1 Mayıs. Takvimdeki adıyla “Emek ve Dayanışma Günü”… Yani alın terinin, dirsek nasırının, sabahın köründe kalkıp akşam geç saatlere dek çalışan milyonların günü.

Ne güzel gün. Herkes birden emek dostu kesiliyor. Sosyal medya bayram yerine dönüyor: “İşçimizin yanındayız!”, “Emek kutsaldır!”, “Yaşasın 1 Mayıs!”

Ne güzel sözler… Keşke bir kısmı gerçek olsa.

Sabah 8’de temizlik işçisinin yanından geçerken kafasını kaldırmaya tenezzül etmeyenler, bugün emekçiyle selfie peşinde. Haftalık izin vermeyi çok görenler, “çalışanlarımızla aile gibiyiz” diyerek bir de story atıyor.
Emekten yana olmak, bir hashtag’ten fazlasıdır. İşçinin hakkını gününde vermek, fazla mesaiyi görmezden gelmemek, insanı sadece “verimlilik” olarak görmemekle başlar.

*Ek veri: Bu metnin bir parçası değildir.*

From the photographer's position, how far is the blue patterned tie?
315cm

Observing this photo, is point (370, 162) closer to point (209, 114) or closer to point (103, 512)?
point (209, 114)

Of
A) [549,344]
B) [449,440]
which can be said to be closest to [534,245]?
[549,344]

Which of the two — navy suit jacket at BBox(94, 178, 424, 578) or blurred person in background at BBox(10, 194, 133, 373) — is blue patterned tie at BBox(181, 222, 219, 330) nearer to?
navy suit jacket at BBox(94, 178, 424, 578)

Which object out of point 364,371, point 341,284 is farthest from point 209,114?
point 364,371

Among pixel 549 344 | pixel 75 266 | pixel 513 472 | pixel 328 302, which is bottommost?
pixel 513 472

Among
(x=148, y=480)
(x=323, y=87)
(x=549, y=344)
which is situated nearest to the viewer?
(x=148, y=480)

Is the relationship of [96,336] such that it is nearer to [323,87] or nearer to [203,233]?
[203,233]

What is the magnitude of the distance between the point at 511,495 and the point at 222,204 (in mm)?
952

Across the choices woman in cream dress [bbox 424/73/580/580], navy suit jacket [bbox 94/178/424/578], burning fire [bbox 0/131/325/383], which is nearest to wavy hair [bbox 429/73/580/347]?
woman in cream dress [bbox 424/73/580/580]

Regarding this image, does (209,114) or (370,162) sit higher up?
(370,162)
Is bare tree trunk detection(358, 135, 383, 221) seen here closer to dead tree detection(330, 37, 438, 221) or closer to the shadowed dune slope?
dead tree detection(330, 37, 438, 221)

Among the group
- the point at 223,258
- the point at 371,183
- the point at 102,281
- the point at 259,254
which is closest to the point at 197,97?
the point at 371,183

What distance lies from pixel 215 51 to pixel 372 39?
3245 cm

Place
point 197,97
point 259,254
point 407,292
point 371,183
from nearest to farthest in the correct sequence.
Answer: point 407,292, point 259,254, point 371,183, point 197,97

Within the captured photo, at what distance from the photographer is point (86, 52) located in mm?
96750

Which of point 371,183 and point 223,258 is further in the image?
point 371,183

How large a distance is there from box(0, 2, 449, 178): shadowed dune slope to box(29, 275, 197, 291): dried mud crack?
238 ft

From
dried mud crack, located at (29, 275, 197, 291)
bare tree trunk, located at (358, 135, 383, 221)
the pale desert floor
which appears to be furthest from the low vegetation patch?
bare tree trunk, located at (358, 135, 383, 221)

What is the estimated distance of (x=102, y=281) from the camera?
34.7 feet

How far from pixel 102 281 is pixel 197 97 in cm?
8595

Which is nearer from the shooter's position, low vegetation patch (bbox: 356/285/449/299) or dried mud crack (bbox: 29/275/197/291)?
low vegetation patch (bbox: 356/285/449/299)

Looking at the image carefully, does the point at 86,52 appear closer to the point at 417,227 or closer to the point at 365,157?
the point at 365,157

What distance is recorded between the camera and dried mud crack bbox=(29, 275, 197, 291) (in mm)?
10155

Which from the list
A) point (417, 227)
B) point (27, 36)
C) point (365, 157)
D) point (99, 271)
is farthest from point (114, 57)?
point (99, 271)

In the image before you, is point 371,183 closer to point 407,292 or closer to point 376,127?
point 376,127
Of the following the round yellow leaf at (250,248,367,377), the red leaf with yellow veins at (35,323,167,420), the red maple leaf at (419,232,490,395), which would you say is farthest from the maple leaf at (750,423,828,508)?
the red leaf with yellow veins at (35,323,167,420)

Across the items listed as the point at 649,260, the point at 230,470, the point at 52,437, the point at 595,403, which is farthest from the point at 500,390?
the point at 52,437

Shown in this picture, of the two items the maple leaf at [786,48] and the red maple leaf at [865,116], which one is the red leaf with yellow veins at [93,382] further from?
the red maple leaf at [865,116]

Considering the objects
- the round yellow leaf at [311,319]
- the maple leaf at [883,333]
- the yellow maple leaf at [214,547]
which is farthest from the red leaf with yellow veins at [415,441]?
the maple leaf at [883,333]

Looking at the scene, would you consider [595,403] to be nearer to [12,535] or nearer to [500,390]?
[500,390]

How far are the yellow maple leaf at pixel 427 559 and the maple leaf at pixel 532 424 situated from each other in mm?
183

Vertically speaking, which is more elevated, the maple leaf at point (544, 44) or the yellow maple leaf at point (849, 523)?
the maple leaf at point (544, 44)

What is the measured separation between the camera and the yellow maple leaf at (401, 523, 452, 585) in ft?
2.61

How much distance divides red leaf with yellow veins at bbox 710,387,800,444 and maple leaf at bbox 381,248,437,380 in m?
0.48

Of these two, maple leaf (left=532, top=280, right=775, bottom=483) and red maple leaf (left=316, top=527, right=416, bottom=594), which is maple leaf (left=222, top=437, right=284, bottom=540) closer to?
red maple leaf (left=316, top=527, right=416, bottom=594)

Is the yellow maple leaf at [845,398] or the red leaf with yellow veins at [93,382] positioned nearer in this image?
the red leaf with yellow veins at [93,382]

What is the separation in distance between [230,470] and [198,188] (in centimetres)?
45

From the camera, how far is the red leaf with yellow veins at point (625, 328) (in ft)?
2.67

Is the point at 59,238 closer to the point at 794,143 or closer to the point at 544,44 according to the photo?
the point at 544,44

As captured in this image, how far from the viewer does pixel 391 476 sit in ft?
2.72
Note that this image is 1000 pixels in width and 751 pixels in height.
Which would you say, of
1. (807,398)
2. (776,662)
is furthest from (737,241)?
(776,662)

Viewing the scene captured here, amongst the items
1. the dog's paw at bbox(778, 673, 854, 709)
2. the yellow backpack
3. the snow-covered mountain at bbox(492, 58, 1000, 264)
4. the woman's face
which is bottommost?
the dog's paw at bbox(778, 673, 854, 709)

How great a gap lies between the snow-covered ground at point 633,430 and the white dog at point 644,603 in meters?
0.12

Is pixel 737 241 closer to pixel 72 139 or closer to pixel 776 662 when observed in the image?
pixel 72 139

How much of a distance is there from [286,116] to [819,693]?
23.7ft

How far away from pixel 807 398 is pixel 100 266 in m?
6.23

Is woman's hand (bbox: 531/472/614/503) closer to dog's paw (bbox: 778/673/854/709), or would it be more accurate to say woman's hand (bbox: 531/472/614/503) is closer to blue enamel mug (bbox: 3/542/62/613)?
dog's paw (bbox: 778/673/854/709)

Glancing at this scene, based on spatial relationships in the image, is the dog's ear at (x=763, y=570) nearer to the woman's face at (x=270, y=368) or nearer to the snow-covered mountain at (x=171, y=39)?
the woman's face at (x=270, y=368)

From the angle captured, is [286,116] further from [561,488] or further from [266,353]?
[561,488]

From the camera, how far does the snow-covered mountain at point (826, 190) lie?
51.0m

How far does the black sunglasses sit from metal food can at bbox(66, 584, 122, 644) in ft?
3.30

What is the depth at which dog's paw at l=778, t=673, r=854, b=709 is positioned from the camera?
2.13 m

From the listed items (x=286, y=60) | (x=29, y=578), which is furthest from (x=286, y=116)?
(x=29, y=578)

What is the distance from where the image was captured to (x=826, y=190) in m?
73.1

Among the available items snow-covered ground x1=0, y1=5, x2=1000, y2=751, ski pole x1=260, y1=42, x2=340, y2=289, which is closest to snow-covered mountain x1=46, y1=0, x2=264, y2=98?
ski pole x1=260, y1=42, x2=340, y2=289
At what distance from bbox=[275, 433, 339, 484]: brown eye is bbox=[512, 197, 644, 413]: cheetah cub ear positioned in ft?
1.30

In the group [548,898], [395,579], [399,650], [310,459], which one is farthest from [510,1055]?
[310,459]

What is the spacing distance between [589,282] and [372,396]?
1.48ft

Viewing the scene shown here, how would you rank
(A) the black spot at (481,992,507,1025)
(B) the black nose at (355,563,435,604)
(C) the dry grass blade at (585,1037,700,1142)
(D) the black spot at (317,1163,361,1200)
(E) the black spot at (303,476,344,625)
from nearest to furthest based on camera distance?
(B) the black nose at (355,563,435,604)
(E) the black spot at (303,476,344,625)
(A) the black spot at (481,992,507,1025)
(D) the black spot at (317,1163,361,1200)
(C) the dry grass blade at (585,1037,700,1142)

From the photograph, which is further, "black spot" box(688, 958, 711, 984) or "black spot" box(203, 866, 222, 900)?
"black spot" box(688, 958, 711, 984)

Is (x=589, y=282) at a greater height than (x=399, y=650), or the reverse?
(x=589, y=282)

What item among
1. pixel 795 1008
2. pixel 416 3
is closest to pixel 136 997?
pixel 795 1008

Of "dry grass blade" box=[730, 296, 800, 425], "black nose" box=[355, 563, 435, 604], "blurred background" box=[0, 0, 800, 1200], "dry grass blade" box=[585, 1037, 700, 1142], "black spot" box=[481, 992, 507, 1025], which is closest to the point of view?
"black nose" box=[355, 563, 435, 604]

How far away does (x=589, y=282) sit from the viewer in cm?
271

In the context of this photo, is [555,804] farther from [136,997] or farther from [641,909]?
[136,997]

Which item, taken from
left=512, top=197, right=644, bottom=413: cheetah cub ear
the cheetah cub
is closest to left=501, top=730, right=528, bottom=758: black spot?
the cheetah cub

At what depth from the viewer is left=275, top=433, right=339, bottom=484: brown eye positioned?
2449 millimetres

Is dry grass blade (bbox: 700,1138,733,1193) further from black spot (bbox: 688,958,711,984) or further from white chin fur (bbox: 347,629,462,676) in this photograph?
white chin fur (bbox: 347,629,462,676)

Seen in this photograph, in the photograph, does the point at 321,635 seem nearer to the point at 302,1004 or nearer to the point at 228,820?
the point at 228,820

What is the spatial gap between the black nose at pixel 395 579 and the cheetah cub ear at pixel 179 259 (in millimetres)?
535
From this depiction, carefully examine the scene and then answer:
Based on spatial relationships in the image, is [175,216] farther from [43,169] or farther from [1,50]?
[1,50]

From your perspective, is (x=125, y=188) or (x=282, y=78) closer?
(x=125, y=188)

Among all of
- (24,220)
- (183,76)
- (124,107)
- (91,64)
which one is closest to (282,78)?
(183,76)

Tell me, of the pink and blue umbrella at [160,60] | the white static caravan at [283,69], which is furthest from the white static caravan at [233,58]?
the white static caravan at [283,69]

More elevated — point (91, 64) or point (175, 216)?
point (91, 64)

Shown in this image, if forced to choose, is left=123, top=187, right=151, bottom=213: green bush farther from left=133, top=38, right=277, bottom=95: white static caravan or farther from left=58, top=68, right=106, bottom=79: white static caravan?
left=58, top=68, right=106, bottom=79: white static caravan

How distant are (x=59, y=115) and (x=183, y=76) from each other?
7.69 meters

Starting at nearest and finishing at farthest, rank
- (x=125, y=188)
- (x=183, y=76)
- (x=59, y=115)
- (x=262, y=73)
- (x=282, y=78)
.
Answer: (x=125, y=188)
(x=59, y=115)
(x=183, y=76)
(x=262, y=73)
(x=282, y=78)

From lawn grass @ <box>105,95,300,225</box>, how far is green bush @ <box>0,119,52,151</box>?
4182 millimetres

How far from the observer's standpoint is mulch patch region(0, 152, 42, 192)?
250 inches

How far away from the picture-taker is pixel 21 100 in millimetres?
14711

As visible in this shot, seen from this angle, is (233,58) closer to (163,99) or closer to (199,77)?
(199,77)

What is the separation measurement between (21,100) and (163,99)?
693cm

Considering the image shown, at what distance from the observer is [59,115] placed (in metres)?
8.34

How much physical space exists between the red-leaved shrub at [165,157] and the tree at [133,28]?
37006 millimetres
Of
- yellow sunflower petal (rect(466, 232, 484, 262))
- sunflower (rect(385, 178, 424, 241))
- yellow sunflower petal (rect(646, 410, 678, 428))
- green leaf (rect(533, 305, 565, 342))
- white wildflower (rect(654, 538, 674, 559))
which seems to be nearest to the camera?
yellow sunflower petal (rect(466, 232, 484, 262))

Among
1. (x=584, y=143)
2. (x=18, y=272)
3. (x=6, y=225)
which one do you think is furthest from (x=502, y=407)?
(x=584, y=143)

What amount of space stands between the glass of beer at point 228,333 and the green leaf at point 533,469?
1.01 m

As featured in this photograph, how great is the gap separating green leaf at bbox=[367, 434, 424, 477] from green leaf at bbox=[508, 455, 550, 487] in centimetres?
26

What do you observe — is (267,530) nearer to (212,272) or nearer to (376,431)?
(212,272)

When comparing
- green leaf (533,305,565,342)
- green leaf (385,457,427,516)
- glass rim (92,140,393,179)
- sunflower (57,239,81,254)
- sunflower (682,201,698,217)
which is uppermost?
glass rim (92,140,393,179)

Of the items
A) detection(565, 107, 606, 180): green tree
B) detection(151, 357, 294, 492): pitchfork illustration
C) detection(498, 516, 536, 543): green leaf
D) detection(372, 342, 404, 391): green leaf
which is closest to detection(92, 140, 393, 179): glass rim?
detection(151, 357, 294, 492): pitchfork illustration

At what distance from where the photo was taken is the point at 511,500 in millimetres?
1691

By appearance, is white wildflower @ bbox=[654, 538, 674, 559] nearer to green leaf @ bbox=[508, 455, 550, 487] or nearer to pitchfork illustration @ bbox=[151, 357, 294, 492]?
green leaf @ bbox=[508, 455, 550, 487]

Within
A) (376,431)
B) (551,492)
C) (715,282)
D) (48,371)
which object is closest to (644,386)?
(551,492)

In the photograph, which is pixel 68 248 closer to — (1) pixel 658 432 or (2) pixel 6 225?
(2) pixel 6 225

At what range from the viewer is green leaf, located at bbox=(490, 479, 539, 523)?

Evet, emek kutsaldır. Ama kutsal olanı hatırlamak sadece bir günle sınırlıysa, o kutsallığın adı ancak vitrindir.

Gelin bu 1 Mayıs’ta samimiyeti kutlayalım. Gerçekten emeğin değerini bilenleri, hakkı hakça teslim edenleri…
Ve unutmadan, bugün sokakta yürürken size gülümseyen çöpçüye, markette sabırla kasada bekleyen görevliye, sabah simidini taze koyan fırıncıya içten bir “kolay gelsin” deyin.
O, 1 Mayıs’ın en sahici kutlamasıdır belki de.